Mistakes I’ve made in the past make me afraid to try new things in the future. I want to be perfect. I want every idea I have to make me money. I want every post I write to have 10,000 facebook likes. I want every talk I give to have people laughing at all the right jokes. I want everyone to like me all the time. With so many wants, and so much potential for things to go wrong, so much need for perfection, it’s hard to move forward in life.
Here’s the anatomy of a mistake:
- You have a goal. Make it a big goal. Room enough to have some mistakes. But not so big it kills you.
- You make mistakes achieving that goal
- You admit you were wrong
- You feel ashamed
- You feel afraid to make more mistakes
- You study the mistake – where did you go wrong. Why did you go wrong? When was the moment you realized you were wrong and how quickly did you try to rectify it? What could you have done differently? Why are you ashamed of it? Then repeat all of the above questions and see how your answers change. Then repeat again.
- Confess the mistake to the people it affected most. Honesty is hard to do before we die. Just dive in and do it.
- Tweak the goal (or replace it with a completely new one) and try again. Don’t be afraid to go head first into the unknown.
It’s hard to move past the “admit you were wrong” part. Most people insist they are right. They argue with everyone around them. “I was right!” They are never wrong! The cage gets tighter around them.
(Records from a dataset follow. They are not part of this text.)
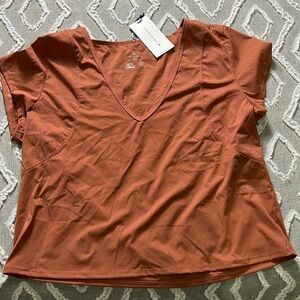 NWT THRIVE SOCIETE LEOPARD INSET TEE XL brown   A440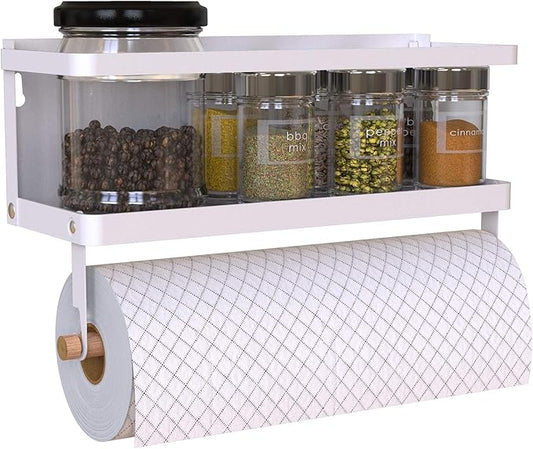 Magnetic Spice Rack Organizer Single Tier Refrigerator Spice Storage Shelf, Easy to Install The Side of The Refrigerator Can Hold spices, Jar of Olive Oil (White, With hook)
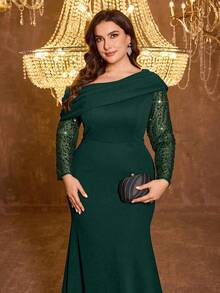 UNITHORSE Plus Size Women's Elegant Asymmetrical Shoulder Cinched Waist Evening Dress Wedding Party Fall - Dark Green - View 5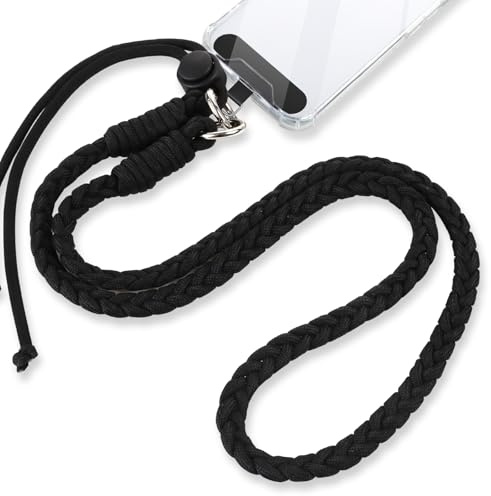 Yoedge Cordon Telephone Portable Macramé, Réglable Universelle Cordon avec Patch,Lanière de Téléphone Portable Amovible Résistante,Collier Compatibles avec et Plupar des Smartphones-Noir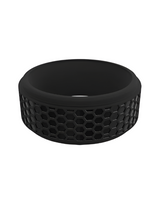 QALO Mens Black Hex Silicone Ring - Size 10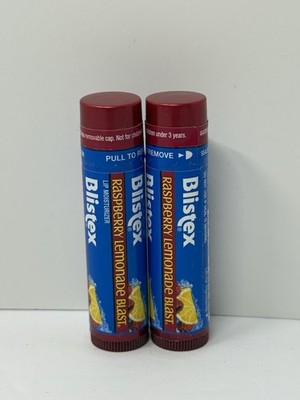 2 New Blistex Raspberry Lemonade Blast Lip Balm - Moisturizes Dry Lips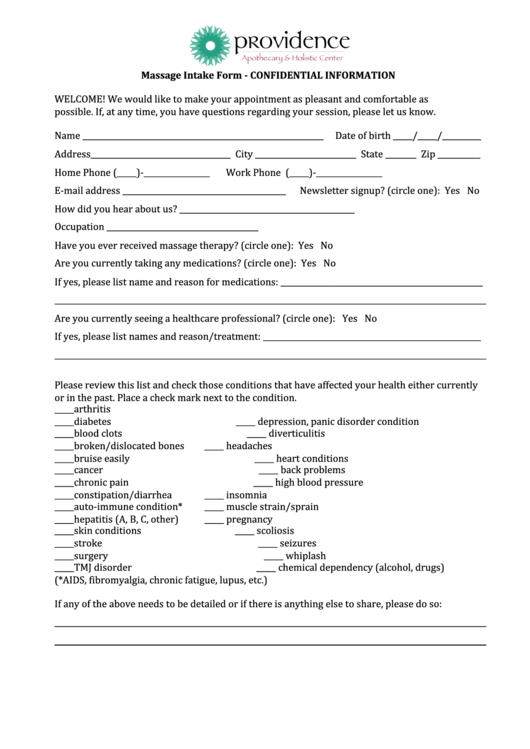 Massage Intake Form - Providence Apothecary Printable pdf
Everyone makes mistakes. But let’s say only 10% admit them. The lies build up like a river of shit being held back by a giant dam, unable to escape into the ocean.
Then 10% of those who admit their mistakes actually move past the shame and fear. We’re afraid to make more mistakes so we stop trying new things. Every year we have fewer big goals. Fewer mistakes that can turn into valuable mentors.
We could’ve had a life of art and experience. A life where we become fully ourselves instead of a death filled with lies about all of our fake successes. But the brain is the worst tyrant and wants us to die shackled in the dungeon it created for us.
I can tell you this: Everything in my life that I am happy about it is the product of a huge mistake. I hope 2012 is filled with mistakes. I hope I admit them. I hope I can move past the shame. And, please god, let me stop blurting out “No!” in the middle of movies or dinners or just walking around in the street, horribly embarrassing the people I love the most.